▸ Task statement:
Taking only the lines of the data below from the line with "Dimensions=1280x640" to the line with "887-008-521-603 Preview", ends included, write them out exactly and without pictures.

▸ Source data:
+++++

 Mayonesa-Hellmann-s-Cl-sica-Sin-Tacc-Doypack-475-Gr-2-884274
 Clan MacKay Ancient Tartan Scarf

+++++

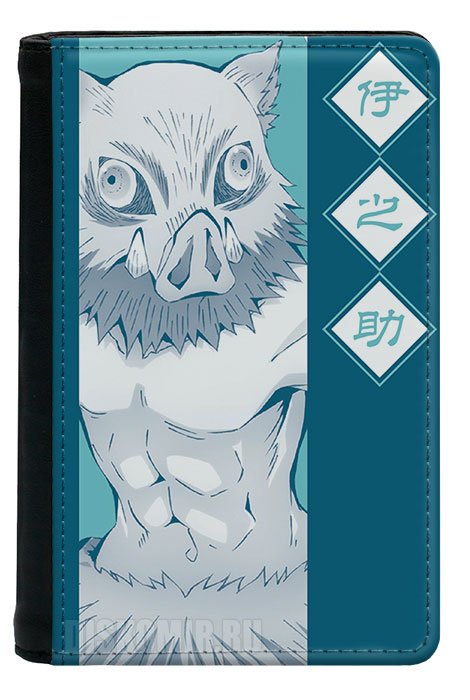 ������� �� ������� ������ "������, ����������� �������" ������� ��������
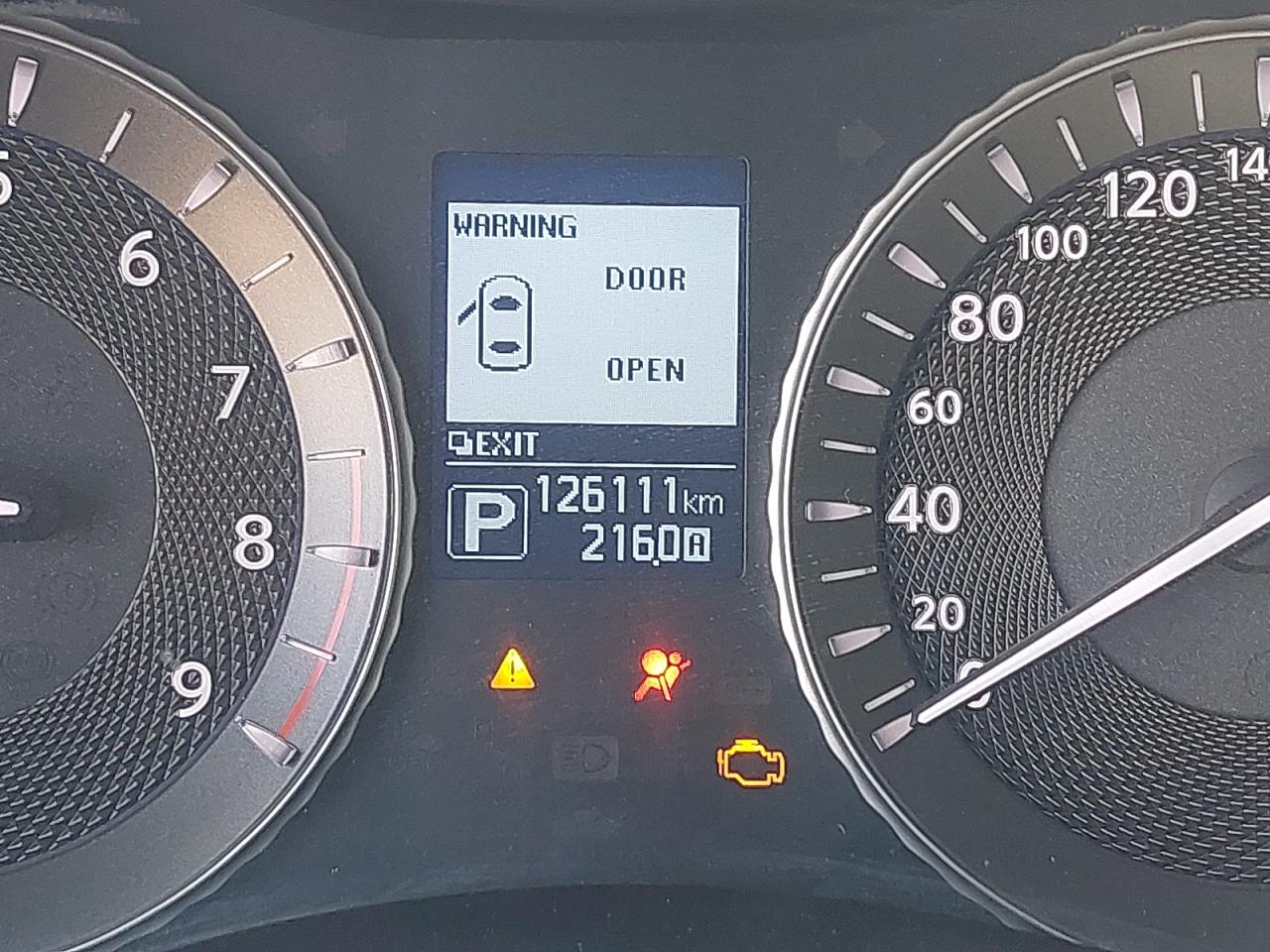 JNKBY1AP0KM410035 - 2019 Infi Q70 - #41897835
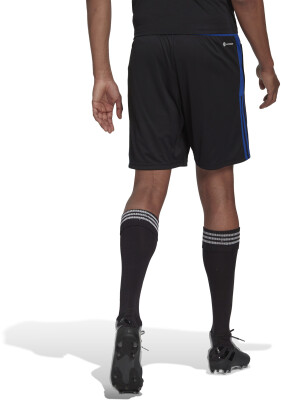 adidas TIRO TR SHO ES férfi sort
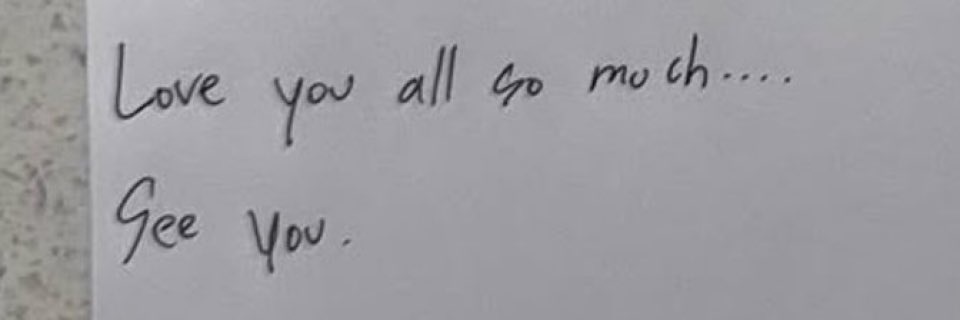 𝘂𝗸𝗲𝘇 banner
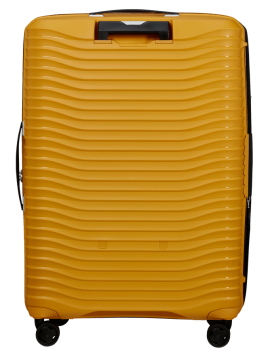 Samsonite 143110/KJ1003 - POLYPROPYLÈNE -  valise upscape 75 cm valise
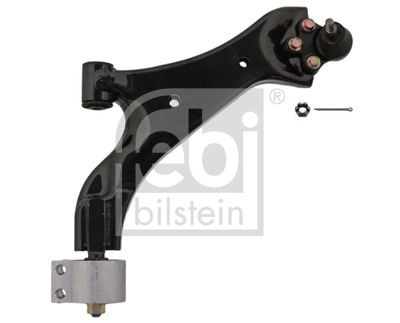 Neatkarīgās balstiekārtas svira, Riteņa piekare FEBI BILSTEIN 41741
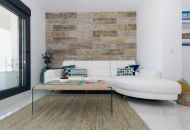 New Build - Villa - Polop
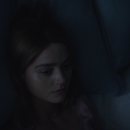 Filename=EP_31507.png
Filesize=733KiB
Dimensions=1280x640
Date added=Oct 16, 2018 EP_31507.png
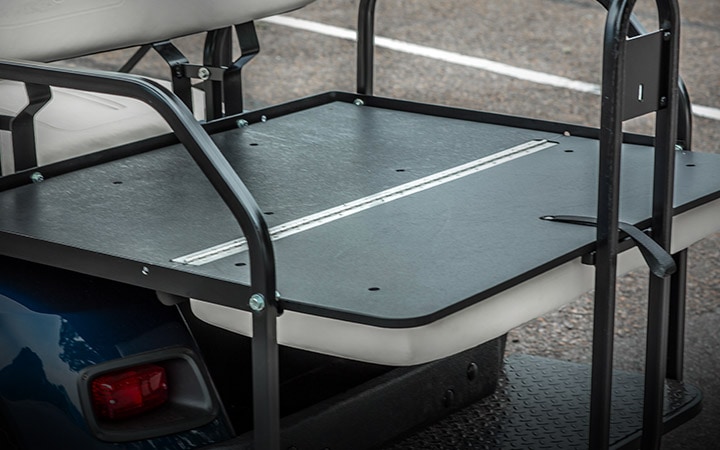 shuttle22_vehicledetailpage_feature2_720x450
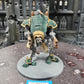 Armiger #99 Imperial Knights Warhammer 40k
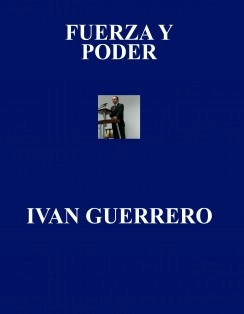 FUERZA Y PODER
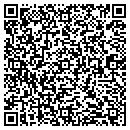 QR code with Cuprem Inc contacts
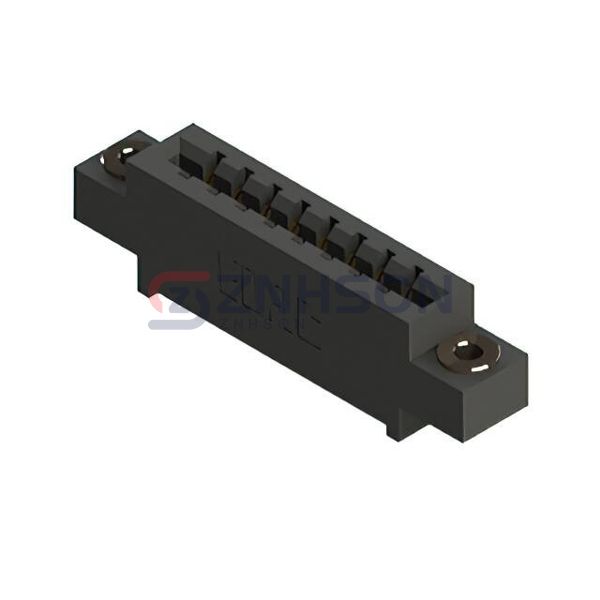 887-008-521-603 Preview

+++++

▸ Solution to this exercise:
Dimensions=1280x640
Date added=Oct 16, 2018 EP_31507.png
 shuttle22_vehicledetailpage_feature2_720x450
 Armiger #99 Imperial Knights Warhammer 40k
 FUERZA Y PODER
 QR code with Cuprem Inc contacts
 887-008-521-603 Preview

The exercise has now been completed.